All entries must be extracted exactly, with nothing added or dropped.
- - - - -
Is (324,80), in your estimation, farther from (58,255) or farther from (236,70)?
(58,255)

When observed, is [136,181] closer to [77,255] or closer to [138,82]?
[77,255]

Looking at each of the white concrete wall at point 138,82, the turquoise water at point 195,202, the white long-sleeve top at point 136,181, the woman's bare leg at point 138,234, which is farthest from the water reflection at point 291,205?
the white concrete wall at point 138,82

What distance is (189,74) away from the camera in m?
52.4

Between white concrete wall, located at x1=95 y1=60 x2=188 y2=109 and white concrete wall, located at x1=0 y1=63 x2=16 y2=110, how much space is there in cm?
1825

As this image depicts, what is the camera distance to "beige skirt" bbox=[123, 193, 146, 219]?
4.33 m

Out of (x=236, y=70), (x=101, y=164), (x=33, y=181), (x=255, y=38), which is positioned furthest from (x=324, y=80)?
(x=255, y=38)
- - - - -
## Exercise response
Is (324,80), in your estimation, farther from (58,255) or farther from (236,70)?
(58,255)

When observed, is [136,181] closer to [77,255] or closer to [138,82]?
[77,255]

Looking at each of the white concrete wall at point 138,82, the turquoise water at point 195,202, the white long-sleeve top at point 136,181, the woman's bare leg at point 138,234, which is farthest from the water reflection at point 291,205?
the white concrete wall at point 138,82

What distance is (189,74) away from the camera in m?
52.4

Between white concrete wall, located at x1=95 y1=60 x2=188 y2=109 and white concrete wall, located at x1=0 y1=63 x2=16 y2=110, how much space is there in cm?
1825

As this image depicts, what is the camera distance to "beige skirt" bbox=[123, 193, 146, 219]?
4.33 m

Out of (x=236, y=70), (x=101, y=164), (x=33, y=181), (x=255, y=38), which is positioned furthest from (x=324, y=80)?
(x=255, y=38)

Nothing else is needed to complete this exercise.